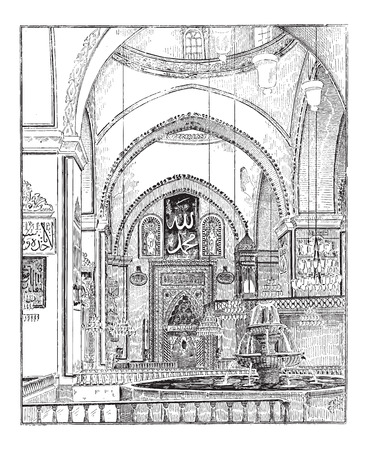 Yesil or Green Mosque, in Bursa, Turkey, showing interior view, vintage engraved illustration. Dictionary of Words and Things - Larive and Fleury - 1895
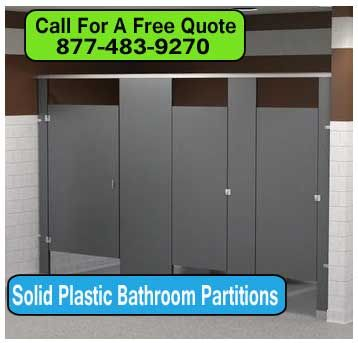 Bathroom Partitions Cheap 262 best commercial restroom partitions images on pinterest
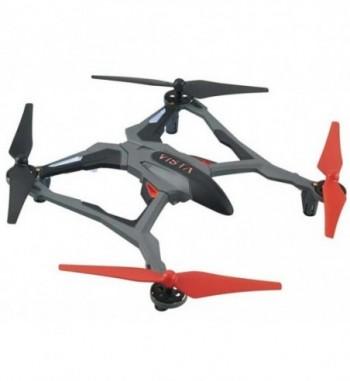 Drone Dromida VISTA UAV QUAD Rojo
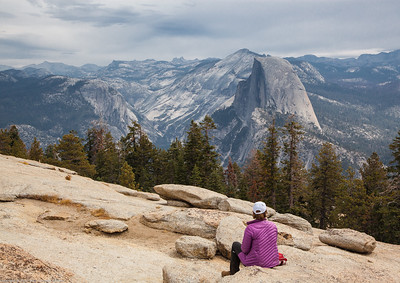 yosemite in september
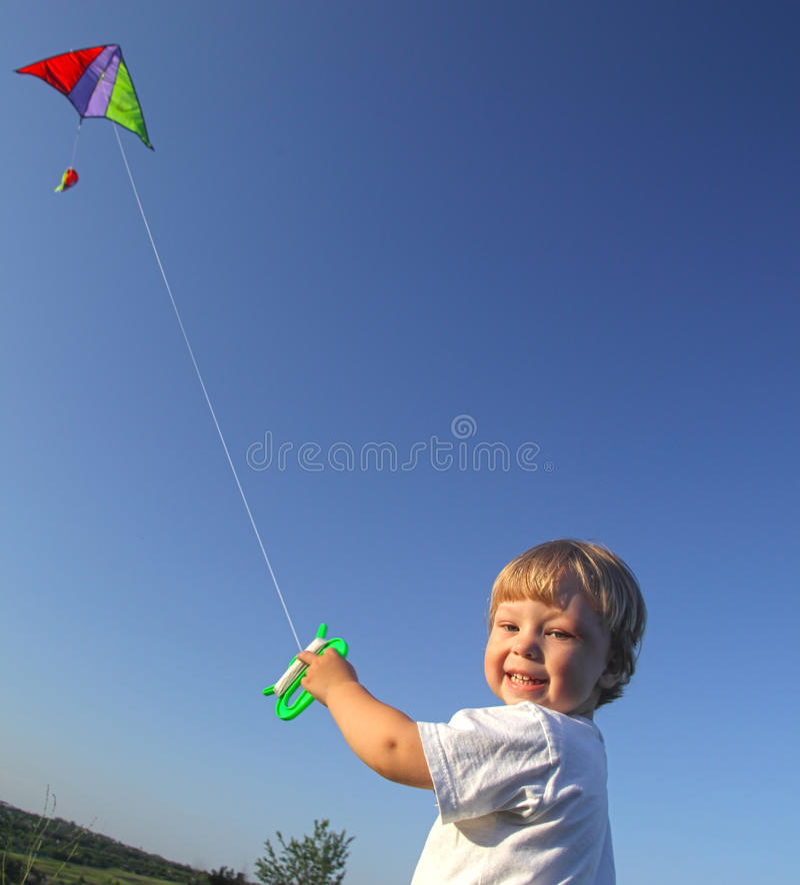 Free Happy Boy With Kite Stock Photography - 50027072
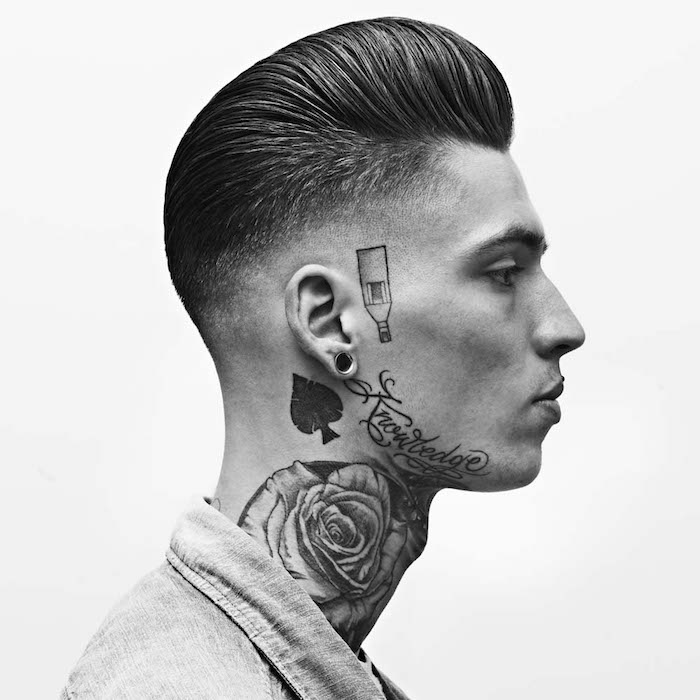 coiffure rockabilly style année 50 homme avec dégradé américain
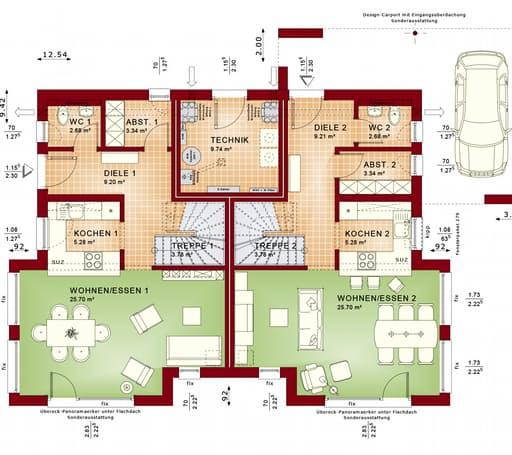 Celebration 192 V3 floor_plans 0
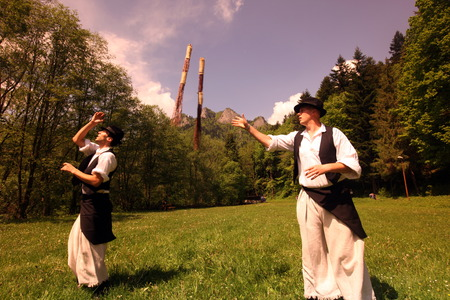 folk festival: a traditional Folk Festival in the town of Cerveny Klastor in Slovakia in east europe.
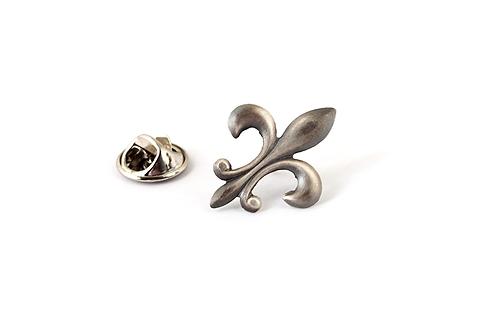 Sterling Silver Flordeliz Pin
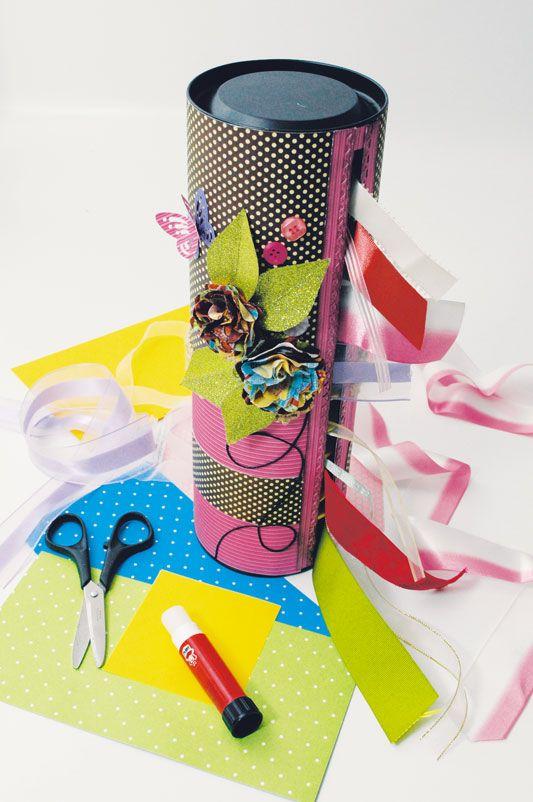 Porta-fitas com scrap / DIY, Craft, Upcycle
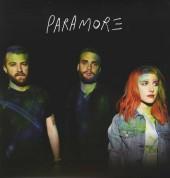 Paramore - Plak
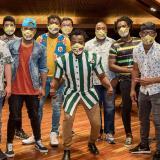 Herencia de Timbiquí, 'la va a tumbá' con su nuevo álbum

_ _ _ _

*The task*
All lines from the one containing "Drone Dromida VISTA UAV QUAD Rojo" through the final line of the records are to be retyped exactly; no other lines and no pictures are to be included.

*Task answer*
 Drone Dromida VISTA UAV QUAD Rojo
 yosemite in september
 Free Happy Boy With Kite Stock Photography - 50027072
 coiffure rockabilly style année 50 homme avec dégradé américain
 Celebration 192 V3 floor_plans 0
 folk festival: a traditional Folk Festival in the town of Cerveny Klastor in Slovakia in east europe.
 Sterling Silver Flordeliz Pin
 Porta-fitas com scrap / DIY, Craft, Upcycle
 Paramore - Plak
 Herencia de Timbiquí, 'la va a tumbá' con su nuevo álbum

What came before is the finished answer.